The catalase soaks up some portion of free radicals before they can attack your vulnerable mitochondrial DNA. Damage to this DNA, as explained in that post I referenced above, leads to an unfortunate chain of events that causes entire cells to rabidly produce damaging free radicals and export them throughout the body. But stop a fraction of the original mitochondrial free radicals from attacking their birthplace, and you have slowed the rate at which one cause of aging happens - you have slowed down aging, and extended healthy life.

Great, right? Well, yes, considered in isolation - and if you are young. If you are old and already damaged, you're pretty much out of luck. Gene therapy to boost your levels of catalase isn't going to do much for you, no matter how many hundreds of millions of dollars were spent getting it from the laboratory and into clinics. It can't repair what has already happened. It's also not so great if you were young at the outset, and after twenty years of research focus and construction of a multibillion dollar industry and scientific infrastructure, there has been little progression beyond ever more sophisticated manipulation of metabolism in this sort of way - you're still aging, and you will still suffer and die as a result.

**Dataset extract**
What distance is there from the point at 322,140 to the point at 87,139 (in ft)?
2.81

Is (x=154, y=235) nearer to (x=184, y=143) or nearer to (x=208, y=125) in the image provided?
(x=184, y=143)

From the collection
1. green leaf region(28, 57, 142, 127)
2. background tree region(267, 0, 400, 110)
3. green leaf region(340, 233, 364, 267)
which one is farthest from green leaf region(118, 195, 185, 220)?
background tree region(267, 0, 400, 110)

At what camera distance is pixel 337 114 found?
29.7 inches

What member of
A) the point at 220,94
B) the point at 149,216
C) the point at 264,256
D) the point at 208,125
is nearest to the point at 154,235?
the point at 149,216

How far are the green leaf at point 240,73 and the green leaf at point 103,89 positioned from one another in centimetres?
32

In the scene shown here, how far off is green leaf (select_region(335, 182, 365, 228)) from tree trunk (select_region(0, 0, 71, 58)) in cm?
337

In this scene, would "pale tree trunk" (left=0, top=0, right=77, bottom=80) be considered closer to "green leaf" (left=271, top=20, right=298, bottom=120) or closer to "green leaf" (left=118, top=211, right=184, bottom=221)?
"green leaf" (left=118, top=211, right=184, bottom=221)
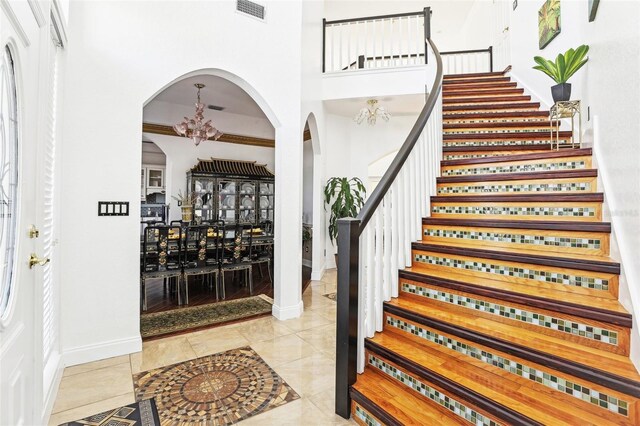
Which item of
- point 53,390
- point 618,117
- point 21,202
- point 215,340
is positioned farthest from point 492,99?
point 53,390

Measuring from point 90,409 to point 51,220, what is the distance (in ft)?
4.29

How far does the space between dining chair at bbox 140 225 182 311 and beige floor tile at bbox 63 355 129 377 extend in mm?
1187

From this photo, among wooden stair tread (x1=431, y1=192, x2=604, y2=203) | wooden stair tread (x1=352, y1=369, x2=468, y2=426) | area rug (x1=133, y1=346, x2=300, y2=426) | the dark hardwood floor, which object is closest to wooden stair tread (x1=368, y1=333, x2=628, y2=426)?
wooden stair tread (x1=352, y1=369, x2=468, y2=426)

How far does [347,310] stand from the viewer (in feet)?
6.13

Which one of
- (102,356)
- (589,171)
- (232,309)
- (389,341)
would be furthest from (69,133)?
(589,171)

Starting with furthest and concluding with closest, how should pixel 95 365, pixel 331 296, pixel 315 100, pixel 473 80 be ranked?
pixel 473 80
pixel 315 100
pixel 331 296
pixel 95 365

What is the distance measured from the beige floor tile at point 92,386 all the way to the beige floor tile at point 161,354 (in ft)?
0.38

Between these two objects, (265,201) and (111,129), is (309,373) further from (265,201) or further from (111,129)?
(265,201)

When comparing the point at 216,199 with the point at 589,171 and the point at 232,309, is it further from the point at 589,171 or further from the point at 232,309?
the point at 589,171

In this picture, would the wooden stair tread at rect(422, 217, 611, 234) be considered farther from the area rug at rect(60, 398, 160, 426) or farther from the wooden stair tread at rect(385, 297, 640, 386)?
the area rug at rect(60, 398, 160, 426)

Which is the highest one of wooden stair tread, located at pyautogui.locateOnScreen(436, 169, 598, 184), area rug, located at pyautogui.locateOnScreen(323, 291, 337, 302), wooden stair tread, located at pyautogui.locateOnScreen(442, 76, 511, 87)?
wooden stair tread, located at pyautogui.locateOnScreen(442, 76, 511, 87)

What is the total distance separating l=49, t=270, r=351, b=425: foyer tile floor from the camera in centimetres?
198

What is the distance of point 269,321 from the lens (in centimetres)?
352

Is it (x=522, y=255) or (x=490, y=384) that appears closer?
(x=490, y=384)
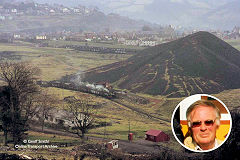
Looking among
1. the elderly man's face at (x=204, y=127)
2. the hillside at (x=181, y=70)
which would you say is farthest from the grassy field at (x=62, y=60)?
the elderly man's face at (x=204, y=127)

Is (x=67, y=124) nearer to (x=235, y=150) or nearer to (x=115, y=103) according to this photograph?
(x=115, y=103)

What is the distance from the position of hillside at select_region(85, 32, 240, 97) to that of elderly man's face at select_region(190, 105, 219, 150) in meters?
56.8

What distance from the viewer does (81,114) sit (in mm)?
65125

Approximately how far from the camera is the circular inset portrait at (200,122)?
27016 mm

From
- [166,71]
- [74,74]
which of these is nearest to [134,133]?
[166,71]

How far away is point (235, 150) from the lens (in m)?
40.1

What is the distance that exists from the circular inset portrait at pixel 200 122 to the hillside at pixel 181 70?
56.3 meters

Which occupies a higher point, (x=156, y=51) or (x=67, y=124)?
(x=156, y=51)

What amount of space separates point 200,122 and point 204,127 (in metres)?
0.50

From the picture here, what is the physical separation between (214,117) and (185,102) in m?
2.95

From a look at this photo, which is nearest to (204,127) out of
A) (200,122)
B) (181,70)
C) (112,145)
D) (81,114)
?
(200,122)

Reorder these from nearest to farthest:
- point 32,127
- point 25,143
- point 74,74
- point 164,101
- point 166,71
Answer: point 25,143, point 32,127, point 164,101, point 166,71, point 74,74

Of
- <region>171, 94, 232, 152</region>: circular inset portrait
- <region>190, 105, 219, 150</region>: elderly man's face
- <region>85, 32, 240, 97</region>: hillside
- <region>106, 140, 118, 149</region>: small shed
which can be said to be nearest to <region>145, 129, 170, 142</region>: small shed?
<region>106, 140, 118, 149</region>: small shed

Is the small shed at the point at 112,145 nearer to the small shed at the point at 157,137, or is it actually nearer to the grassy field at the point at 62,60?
the small shed at the point at 157,137
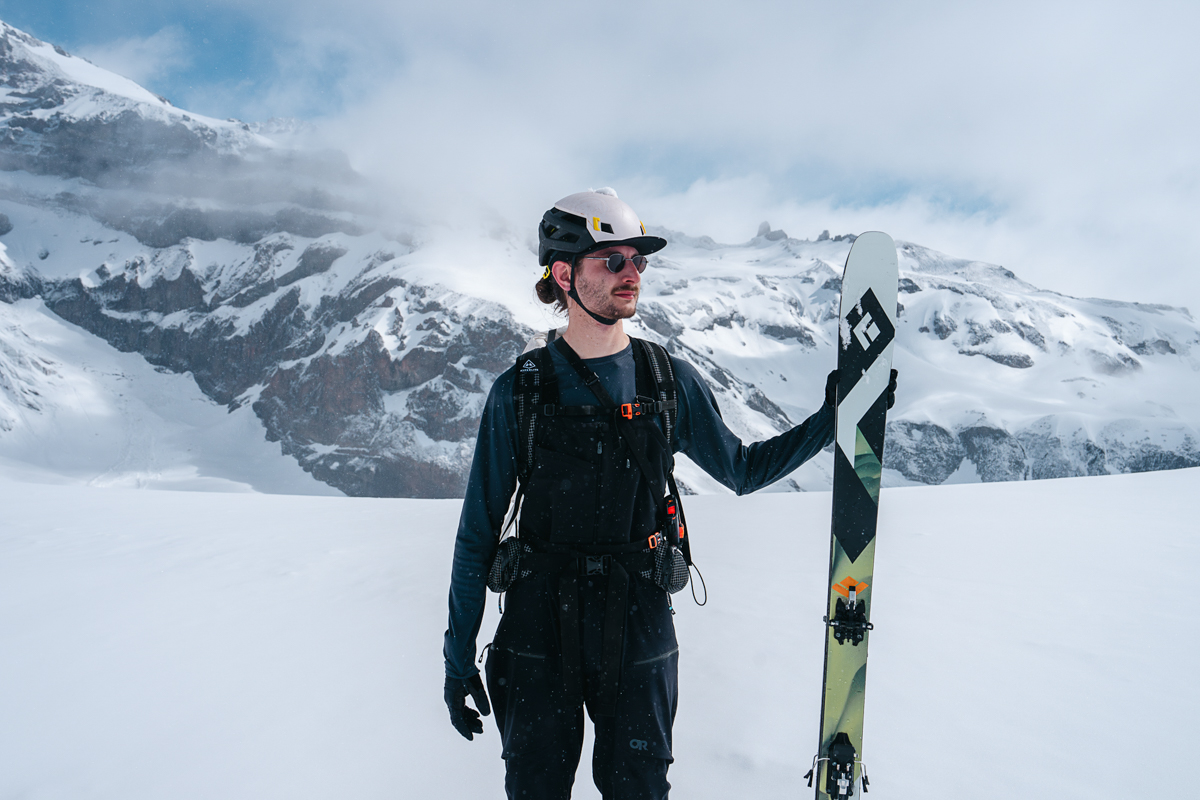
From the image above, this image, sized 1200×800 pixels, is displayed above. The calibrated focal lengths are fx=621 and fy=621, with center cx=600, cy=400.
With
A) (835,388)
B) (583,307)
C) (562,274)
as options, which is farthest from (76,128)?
(835,388)

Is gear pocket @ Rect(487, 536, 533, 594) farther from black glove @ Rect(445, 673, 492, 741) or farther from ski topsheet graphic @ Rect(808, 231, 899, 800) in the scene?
ski topsheet graphic @ Rect(808, 231, 899, 800)

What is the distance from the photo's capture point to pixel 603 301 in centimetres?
266

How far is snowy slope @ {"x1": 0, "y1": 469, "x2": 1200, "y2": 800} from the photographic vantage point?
3.67 meters

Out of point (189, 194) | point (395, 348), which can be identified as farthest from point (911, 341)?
point (189, 194)

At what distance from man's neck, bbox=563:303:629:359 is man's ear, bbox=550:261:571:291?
0.45 ft

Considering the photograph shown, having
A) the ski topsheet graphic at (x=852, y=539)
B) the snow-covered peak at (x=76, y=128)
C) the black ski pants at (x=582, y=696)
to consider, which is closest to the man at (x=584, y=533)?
the black ski pants at (x=582, y=696)

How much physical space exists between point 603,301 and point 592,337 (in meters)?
0.17

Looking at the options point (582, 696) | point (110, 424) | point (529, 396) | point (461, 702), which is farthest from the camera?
point (110, 424)

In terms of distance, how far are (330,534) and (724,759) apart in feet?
30.3

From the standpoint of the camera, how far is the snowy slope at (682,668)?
3674 millimetres

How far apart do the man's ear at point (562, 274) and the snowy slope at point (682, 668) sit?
9.41 ft

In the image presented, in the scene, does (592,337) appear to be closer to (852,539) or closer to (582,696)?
(582,696)

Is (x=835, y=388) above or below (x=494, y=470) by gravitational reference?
above

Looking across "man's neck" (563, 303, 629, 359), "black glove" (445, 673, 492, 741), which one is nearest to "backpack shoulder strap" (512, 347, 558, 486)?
"man's neck" (563, 303, 629, 359)
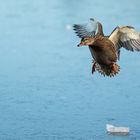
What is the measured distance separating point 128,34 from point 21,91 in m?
2.96

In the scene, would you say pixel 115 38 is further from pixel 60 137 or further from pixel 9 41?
pixel 9 41

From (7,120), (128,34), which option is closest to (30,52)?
(7,120)

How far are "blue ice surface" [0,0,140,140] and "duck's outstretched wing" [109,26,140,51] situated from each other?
1.87 metres

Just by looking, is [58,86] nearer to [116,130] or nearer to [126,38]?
[116,130]

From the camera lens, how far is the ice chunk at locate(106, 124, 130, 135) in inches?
273

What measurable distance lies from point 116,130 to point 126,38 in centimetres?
212

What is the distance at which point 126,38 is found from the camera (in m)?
5.06

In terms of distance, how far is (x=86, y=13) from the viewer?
38.2 feet

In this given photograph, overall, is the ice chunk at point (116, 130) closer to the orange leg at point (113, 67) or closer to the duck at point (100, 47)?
the duck at point (100, 47)

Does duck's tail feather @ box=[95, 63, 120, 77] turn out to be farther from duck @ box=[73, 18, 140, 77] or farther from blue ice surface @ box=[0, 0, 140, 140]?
blue ice surface @ box=[0, 0, 140, 140]

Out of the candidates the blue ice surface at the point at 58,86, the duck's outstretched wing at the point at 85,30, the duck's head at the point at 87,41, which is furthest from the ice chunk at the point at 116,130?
the duck's head at the point at 87,41

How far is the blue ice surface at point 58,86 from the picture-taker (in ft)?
23.2

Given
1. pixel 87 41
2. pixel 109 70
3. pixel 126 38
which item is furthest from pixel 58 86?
pixel 87 41

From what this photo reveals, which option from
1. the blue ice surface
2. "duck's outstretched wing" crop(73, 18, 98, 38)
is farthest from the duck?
the blue ice surface
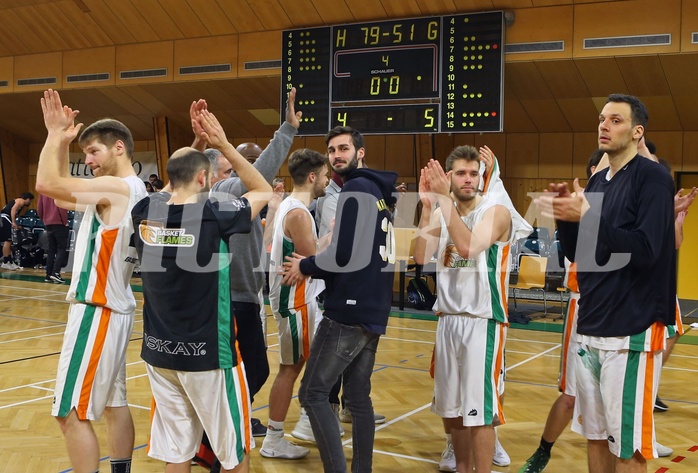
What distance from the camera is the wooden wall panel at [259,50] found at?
13836mm

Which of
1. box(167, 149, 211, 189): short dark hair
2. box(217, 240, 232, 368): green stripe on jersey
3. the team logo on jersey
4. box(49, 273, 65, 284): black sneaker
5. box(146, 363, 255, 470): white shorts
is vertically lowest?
box(49, 273, 65, 284): black sneaker

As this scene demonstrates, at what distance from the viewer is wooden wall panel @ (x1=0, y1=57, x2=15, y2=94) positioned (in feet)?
56.1

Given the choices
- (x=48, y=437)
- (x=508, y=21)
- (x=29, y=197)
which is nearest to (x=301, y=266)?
(x=48, y=437)

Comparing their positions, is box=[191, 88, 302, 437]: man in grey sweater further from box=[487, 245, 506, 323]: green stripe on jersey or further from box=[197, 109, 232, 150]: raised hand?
box=[487, 245, 506, 323]: green stripe on jersey

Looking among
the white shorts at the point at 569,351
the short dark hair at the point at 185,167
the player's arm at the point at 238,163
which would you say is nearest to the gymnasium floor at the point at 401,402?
the white shorts at the point at 569,351

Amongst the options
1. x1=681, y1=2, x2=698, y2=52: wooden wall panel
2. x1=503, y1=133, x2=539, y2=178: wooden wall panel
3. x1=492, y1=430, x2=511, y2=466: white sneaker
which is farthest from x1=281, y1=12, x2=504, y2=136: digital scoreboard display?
x1=492, y1=430, x2=511, y2=466: white sneaker

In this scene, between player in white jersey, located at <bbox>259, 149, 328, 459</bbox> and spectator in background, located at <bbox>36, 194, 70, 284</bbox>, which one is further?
spectator in background, located at <bbox>36, 194, 70, 284</bbox>

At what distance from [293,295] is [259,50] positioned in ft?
32.3

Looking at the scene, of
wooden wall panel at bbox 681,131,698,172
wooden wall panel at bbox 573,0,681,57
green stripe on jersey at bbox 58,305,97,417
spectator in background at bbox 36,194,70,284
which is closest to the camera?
green stripe on jersey at bbox 58,305,97,417

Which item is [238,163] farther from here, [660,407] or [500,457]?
[660,407]

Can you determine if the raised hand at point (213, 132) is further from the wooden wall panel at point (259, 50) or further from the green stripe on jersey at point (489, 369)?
the wooden wall panel at point (259, 50)

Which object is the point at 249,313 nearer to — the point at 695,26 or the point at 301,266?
the point at 301,266

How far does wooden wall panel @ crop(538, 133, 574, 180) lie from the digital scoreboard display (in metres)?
3.93

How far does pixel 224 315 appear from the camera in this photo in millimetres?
3396
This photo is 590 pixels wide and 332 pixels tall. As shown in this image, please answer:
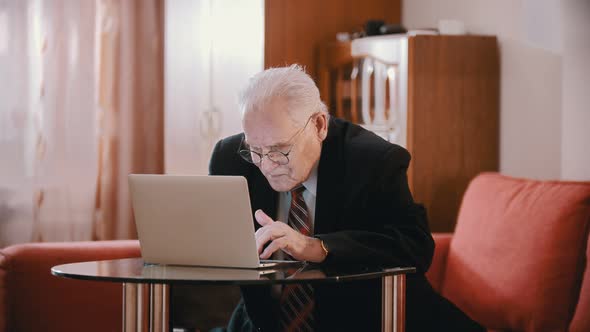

**Work instruction**
Write out the catalase passage word for word, from "Great, right? Well, yes, considered" to "as a result.".

**Problem solution**
Great, right? Well, yes, considered in isolation - and if you are young. If you are old and already damaged, you're pretty much out of luck. Gene therapy to boost your levels of catalase isn't going to do much for you, no matter how many hundreds of millions of dollars were spent getting it from the laboratory and into clinics. It can't repair what has already happened. It's also not so great if you were young at the outset, and after twenty years of research focus and construction of a multibillion dollar industry and scientific infrastructure, there has been little progression beyond ever more sophisticated manipulation of metabolism in this sort of way - you're still aging, and you will still suffer and die as a result.